Cairo, the 12th December, 2009

"Dancing, dancing, dancing..."
Well...what a heck!
This Blog is supposed to be all about my life in Egypt and the truth is that my life is 100% connected with DANCE so there you have more photos of my last night's show.
Contrary to my nature (I am a word's lover), I am cutting more and more words and letting the work speak for itself. After these photos, promise to upload some new videos of me performing.
Hope I can do it before Christmas.

So...less words and more action...enjoy these moments:

Cairo, the 12th December, 2009

"I don't want a lot for Christmas"

Living in a muslim country can, curiously, get me closer to my christian roots.Contrary to common belief and according to my own life experience in the Middle East, I think muslims are very tolerant towards other religions. There's a lot of chit-chat about the way Coptics are treated in Egypt and the unfair way most bosses looking for a competent employee will prefer a muslim instead of someone from other religion who might be more indicated for the job.

There is, for certain, a lot of people who will not show me in the face they disaprove of my religious choice but I have never felt that I was mistreated or disrespected because I am not a muslim.

Egyptians, in particular, have a kind, emotional and open attitude towards others and they always seemed tolerant (although they can't understand if someone has NO religion at all).

Distance can bring people and feelings closer and the absence of everything that is familiar to me makes me miss it more than when I had it taken for granted in my own country.

I wonder why I feel like going to the church here when I always rejected that idea while in my country. Why do I pray everyday when I never did it when all my religious references were present on a daily basis.

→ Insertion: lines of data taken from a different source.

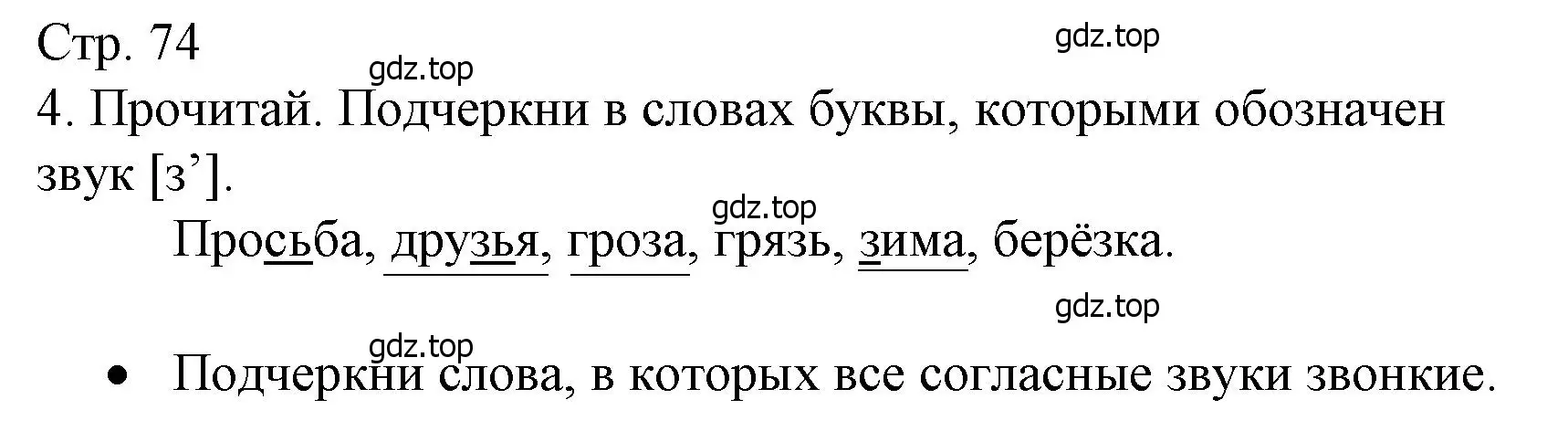 Стр. 74

gdz.top

gdz.top

4. Прочитай. Подчеркни в словах буквы, которыми обозначен звук [з’].

gdz.top

Просьба, друзья, гроза, грязь, зима, берёзка.

gdz.top

gdz.top

• Подчеркни слова, в которых все согласные звуки звонкие.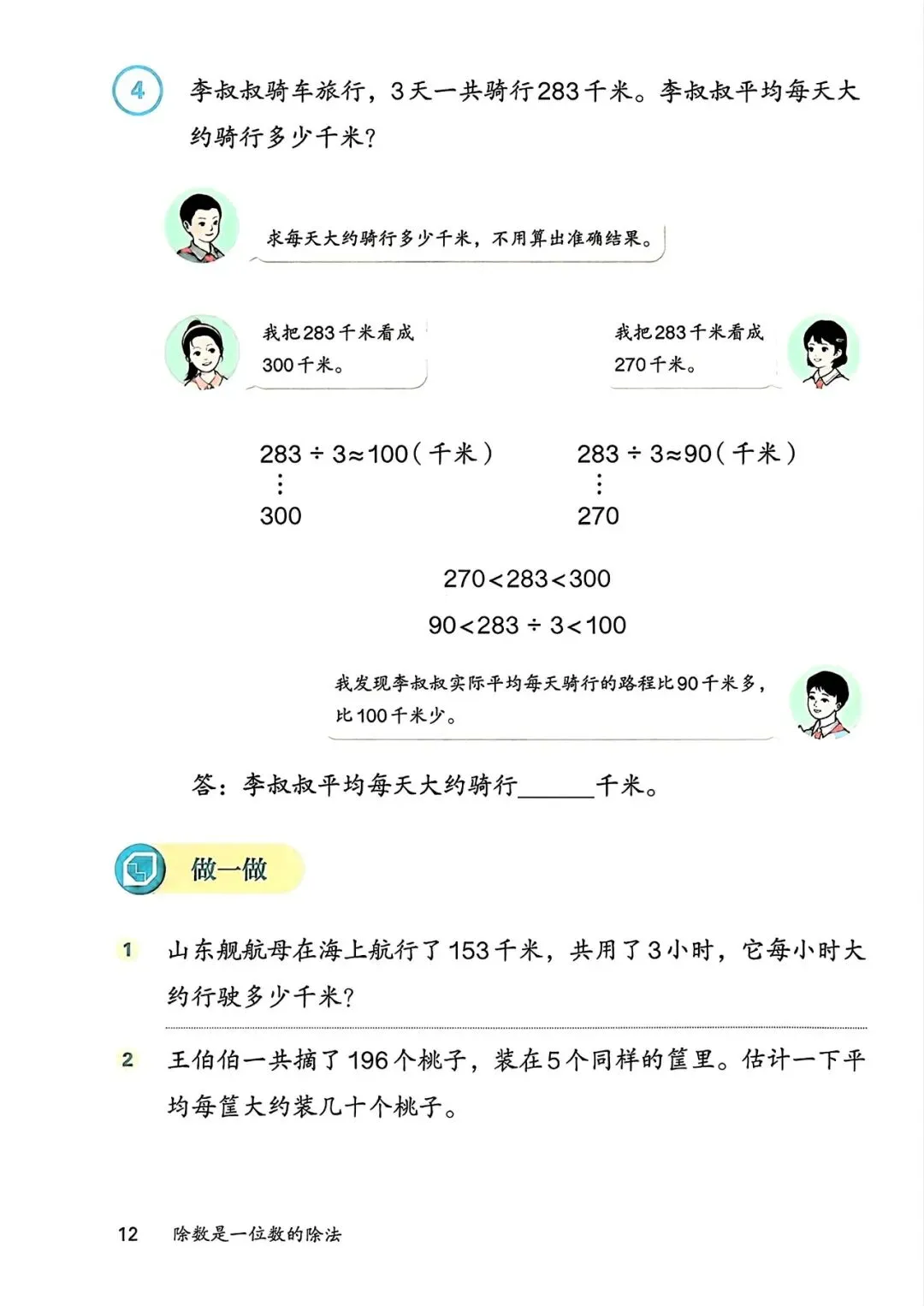 4 李叔叔骑车旅行，3天一共骑行283千米。李叔叔平均每天大约骑行多少千米？

求每天大约骑行多少千米，不用算出准确结果。

我把283千米看成300千米。

我把283千米看成270千米。

$283 \div 3 \approx 100$（千米）
⋮
300

$283 \div 3 \approx 90$（千米）
⋮
270

$270 < 283 < 300$

$90 < 283 \div 3 < 100$

我发现李叔叔实际平均每天骑行的路程比90千米多，比100千米少。

答：李叔叔平均每天大约骑行______千米。

做一做

1 山东舰航母在海上航行了153千米，共用了3小时，它每小时大约行驶多少千米？

2 王伯伯一共摘了196个桃子，装在5个同样的筐里。估计一下平均每筐大约装几十个桃子。

12 除数是一位数的除法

After loosing someone very close to me and important in my family, I started missing Christmas more than ever. In the past four years, I 've never been allowed to leave from work at this time and now, thanks God!, I can leave Egypt just for a week and be happy surrounded by all the christian symbols I never felt were mine before and that I now crave so much...

Christmas time in Portugal with my family and friends will be a gift for them and myself.

Just something for the SOUL. An whole week JUST for LOVE and to give attention to the ones I really love and who love me back. Now that's what I call a religious experience.

Will be performing at the "NILE MAXIM" on the 15, 16, 17, 18th December and off to the airport only returning to work on the 28th December and ahead with NEW YEAR'S EVE SHOWS AT THE "MAXIM" and other venues in Cairo!

Wednesday, December 9, 2009

Cairo, the 10th December, 2009

"Dancing my life ahead of me, inside of me..."

Once more, I find no words to describe what these live show photos express.

Like LOVE, the DIVINE pleasure of practicing my Art is not expressable by words.

Only these images remain and you would need to have been present to understand why I Love DANCING the way I do.